(Enunciado do exercício):
No texto sobre os pastores de Belém, transforme em lista o parágrafo iniciado por "São Lucas registra onde estavam", conservando os fatos principais.

26 de dezembro de 2023

A VIDA DOS PASTORES DE BELÉM

 

Adoração dos Pastores – Guido Reni (1575–1642). National Gallery, Londres

Quantos eram? Como se chamavam? O que foi feito deles? Quando morreram? Onde estariam enterrados? Eis como transcorreu sua maravilhosa vida após o grande prodígio de Belém.

 ✅  Luis Dufaur

São Lucas descreve uma das notas particularmente suaves e doces da abençoada noite em que nasceu o Salvador. Ela provém dos pastores que moravam nas proximidades da Gruta de Belém e foram adorá-Lo, embebidos de admiração, humildade e nobre encanto [quadro no final].

São Lucas registra onde estavam, o que faziam, a aparição inicial do Anjo, a incorporação dos coros angélicos, seu cântico, a reação dos pastores, a adoração e, depois, seu retorno narrando a todos a maravilha que tinham contemplado, glorificando e louvando a Deus.

O anunciador não foi outro senão o Arcanjo São Gabriel. O embaixador divino para a Encarnação sem dúvida era o mais indicado para dar a conhecer o nascimento do Verbo de Deus Encarnado. Ao embaixador celeste se uniram coros de anjos que entoaram a primeira e mais maravilhosa canção de Natal.

(Dados coletados):
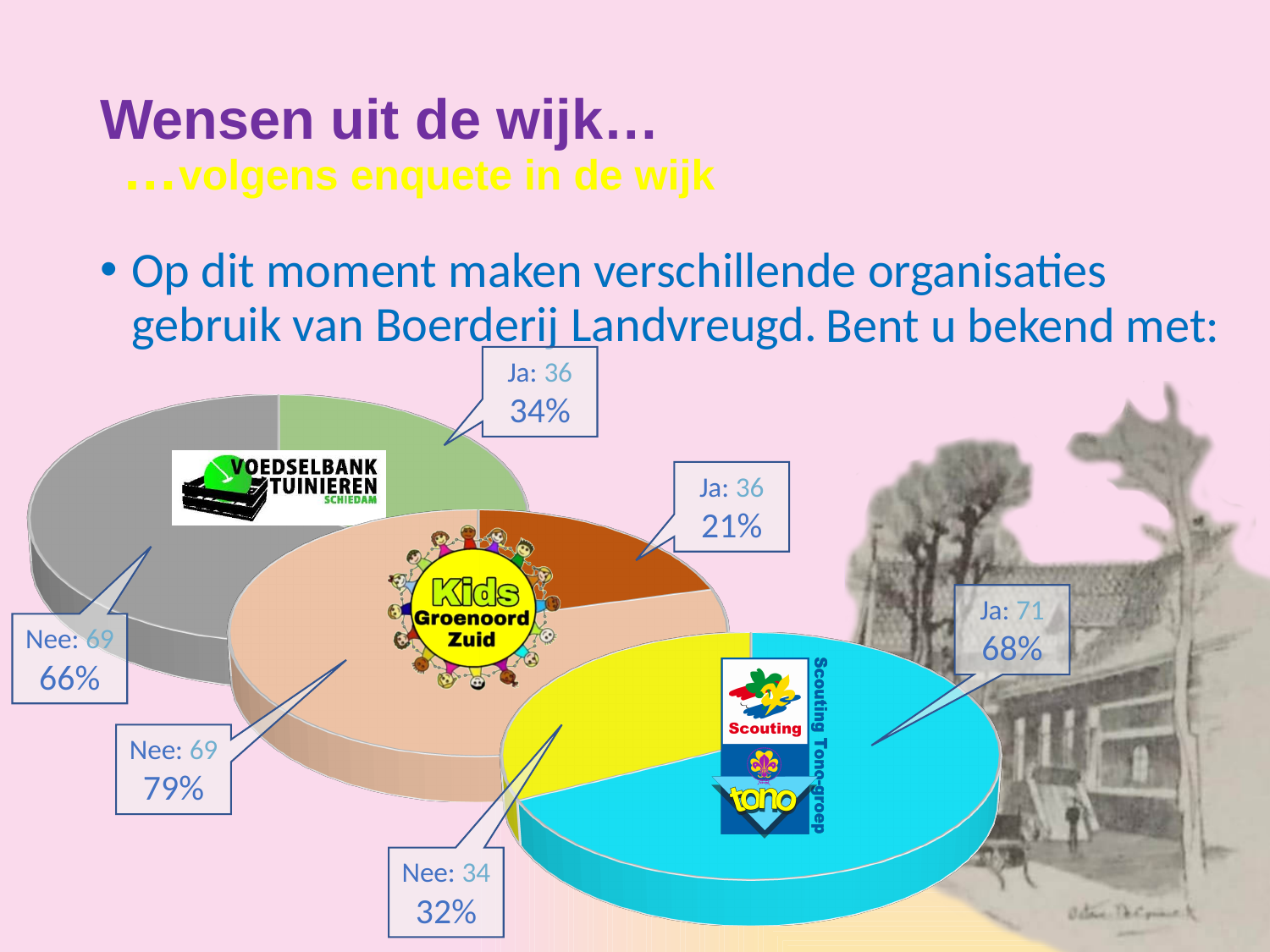
What type of chart is used on this slide? Pie chart In the Kids Groenoord Zuid pie chart (middle), what percentage is shown for 'Ja'? 21% In the Voedselbank Tuinieren pie chart (top left), what percentage is shown for 'Ja'? 34% In the Scouting Tono-groep pie chart (bottom right), which slice is larger, 'Ja' or 'Nee'? Ja In the Scouting Tono-groep pie chart (bottom right), what is the difference between the 'Ja' count and the 'Nee' count? 37 In the Scouting Tono-groep pie chart (bottom right), what percentage is shown for 'Nee'? 32% In the Scouting Tono-groep pie chart (bottom right), what count is shown for 'Ja'? 71 How many pie charts are shown on the slide? 3 In the Kids Groenoord Zuid pie chart (middle), which slice is the smallest? Ja In the Voedselbank Tuinieren pie chart (top left), which slice is the largest? Nee In the Kids Groenoord Zuid pie chart (middle), what percentage is shown for 'Nee'? 79% In the Voedselbank Tuinieren pie chart (top left), what count is shown for 'Nee'? 69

(Resposta do exercício):
São Lucas registra:
- onde os pastores estavam e o que faziam;
- a aparição inicial do Anjo;
- a incorporação dos coros angélicos e seu cântico;
- a reação dos pastores e a adoração;
- o retorno deles, narrando a todos a maravilha contemplada, glorificando e louvando a Deus.